Everything else about axios is exemplary. That's precisely what makes the risk insidious — the package looks like a model of open source health. One person's credentials stand between 100M weekly installs and a malicious update.

Comparison Table: Same Download Volume, Different Risk Profiles

Package	Score	Maintainers	Weekly Downloads	Risk
axios	89	1	101M	🔴 CRITICAL
zod	83	1	159M	🔴 CRITICAL
chalk	75	1	411M	🔴 CRITICAL
react	91	2	123M	✅ No flag
express	97	5	93M	✅ No flag

React with 2 maintainers doesn't flag CRITICAL. Express with 5 maintainers gets 15/15 on maintainerDepth. The difference isn't download volume — it's credential concentration.

Validation: How the Scores Performed Before the Attacks

The axios Attack (April 1, 2026)

Behavioral score (months before attack): CRITICAL — maintainerDepth 4/15, 1 sole maintainer, 101M downloads/week

npm audit (day before attack): found 0 vulnerabilities

The attack followed the exact pattern the score predicted: credential compromise, malicious version published. The behavioral score didn't predict when the attack would happen. It identified the structural conditions that made the attack possible and worth doing.

## [ASSIGNED TASK 1]
According to the npm risk excerpt, what did npm audit find the day before the axios attack?
## [ASSIGNED TASK 2]
Echo the npm risk excerpt word for word, everything from "Comparison Table: Same" down to "it's credential concentration.".

## [EXERCISE DATA]
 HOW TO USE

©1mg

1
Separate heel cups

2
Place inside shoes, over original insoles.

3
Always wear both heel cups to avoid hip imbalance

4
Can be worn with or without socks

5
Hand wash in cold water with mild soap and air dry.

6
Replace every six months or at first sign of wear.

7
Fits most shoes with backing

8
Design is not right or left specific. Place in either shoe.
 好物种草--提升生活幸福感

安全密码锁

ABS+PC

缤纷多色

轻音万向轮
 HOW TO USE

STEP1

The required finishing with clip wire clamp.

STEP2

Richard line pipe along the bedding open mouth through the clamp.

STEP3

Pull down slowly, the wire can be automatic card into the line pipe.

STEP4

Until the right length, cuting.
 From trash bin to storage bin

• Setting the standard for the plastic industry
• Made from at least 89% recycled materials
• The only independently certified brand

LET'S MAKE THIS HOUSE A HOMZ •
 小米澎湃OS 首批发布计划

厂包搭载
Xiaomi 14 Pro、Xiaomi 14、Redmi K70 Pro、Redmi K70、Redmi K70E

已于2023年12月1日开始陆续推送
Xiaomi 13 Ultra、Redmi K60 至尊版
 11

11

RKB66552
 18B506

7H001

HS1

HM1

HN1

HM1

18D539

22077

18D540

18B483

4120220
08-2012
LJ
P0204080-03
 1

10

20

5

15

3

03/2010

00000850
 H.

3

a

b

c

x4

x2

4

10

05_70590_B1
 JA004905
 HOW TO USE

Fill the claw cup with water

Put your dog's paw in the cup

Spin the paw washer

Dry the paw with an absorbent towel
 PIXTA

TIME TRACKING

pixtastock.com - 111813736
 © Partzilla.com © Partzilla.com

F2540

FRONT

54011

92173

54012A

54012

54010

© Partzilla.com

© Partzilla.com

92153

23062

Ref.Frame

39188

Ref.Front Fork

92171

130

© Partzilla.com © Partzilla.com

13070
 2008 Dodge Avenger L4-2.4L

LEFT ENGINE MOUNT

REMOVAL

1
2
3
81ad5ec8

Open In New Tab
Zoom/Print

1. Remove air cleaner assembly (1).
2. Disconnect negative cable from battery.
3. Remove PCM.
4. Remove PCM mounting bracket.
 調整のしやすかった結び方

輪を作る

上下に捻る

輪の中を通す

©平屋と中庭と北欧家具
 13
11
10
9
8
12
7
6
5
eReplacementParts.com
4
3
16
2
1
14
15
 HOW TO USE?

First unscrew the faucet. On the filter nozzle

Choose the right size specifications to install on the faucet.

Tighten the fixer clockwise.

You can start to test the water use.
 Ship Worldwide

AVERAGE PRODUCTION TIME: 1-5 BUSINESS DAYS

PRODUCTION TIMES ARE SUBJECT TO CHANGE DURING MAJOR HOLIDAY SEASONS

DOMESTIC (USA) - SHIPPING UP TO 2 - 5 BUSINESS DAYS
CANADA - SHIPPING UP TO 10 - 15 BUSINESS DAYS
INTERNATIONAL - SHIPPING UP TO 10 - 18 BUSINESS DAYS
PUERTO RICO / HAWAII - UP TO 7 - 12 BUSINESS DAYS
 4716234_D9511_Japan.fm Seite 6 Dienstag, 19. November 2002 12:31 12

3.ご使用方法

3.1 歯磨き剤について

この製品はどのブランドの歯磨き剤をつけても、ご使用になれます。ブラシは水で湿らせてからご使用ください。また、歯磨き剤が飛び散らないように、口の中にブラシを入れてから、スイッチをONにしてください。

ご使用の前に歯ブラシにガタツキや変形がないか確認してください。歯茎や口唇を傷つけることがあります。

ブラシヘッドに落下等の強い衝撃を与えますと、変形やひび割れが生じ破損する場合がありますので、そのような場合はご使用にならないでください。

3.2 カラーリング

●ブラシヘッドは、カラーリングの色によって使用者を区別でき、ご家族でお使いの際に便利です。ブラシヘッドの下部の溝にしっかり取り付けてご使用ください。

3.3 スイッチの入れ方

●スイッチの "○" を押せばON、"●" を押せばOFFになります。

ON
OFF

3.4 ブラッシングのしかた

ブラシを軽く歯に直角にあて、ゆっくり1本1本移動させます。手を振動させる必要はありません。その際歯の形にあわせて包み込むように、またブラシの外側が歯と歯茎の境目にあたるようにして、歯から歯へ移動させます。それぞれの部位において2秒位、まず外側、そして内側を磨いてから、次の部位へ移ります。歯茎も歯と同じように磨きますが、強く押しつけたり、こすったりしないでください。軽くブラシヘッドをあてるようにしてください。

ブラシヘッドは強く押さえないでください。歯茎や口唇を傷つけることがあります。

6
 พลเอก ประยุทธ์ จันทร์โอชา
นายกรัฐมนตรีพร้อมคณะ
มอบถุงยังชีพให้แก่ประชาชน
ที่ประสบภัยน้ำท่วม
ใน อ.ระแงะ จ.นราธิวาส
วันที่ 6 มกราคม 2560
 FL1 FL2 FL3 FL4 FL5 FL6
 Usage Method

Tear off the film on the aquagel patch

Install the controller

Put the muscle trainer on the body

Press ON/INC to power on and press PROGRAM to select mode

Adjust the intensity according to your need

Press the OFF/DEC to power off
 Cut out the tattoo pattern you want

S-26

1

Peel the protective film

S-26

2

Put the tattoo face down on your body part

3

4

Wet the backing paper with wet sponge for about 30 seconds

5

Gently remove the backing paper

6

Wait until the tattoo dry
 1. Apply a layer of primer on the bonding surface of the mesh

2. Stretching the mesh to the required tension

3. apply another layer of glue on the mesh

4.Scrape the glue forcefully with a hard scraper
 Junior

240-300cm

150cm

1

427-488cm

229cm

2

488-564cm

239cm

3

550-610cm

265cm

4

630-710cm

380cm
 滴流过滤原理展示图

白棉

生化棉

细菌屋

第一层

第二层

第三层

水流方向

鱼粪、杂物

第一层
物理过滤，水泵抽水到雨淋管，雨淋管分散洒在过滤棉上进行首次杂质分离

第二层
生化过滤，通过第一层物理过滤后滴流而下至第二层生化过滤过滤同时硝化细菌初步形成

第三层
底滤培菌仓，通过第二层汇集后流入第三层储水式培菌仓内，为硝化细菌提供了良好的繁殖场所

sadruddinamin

## [FINAL ANSWER 1]
It found 0 vulnerabilities.

## [FINAL ANSWER 2]
Comparison Table: Same Download Volume, Different Risk Profiles

Package	Score	Maintainers	Weekly Downloads	Risk
axios	89	1	101M	🔴 CRITICAL
zod	83	1	159M	🔴 CRITICAL
chalk	75	1	411M	🔴 CRITICAL
react	91	2	123M	✅ No flag
express	97	5	93M	✅ No flag

React with 2 maintainers doesn't flag CRITICAL. Express with 5 maintainers gets 15/15 on maintainerDepth. The difference isn't download volume — it's credential concentration.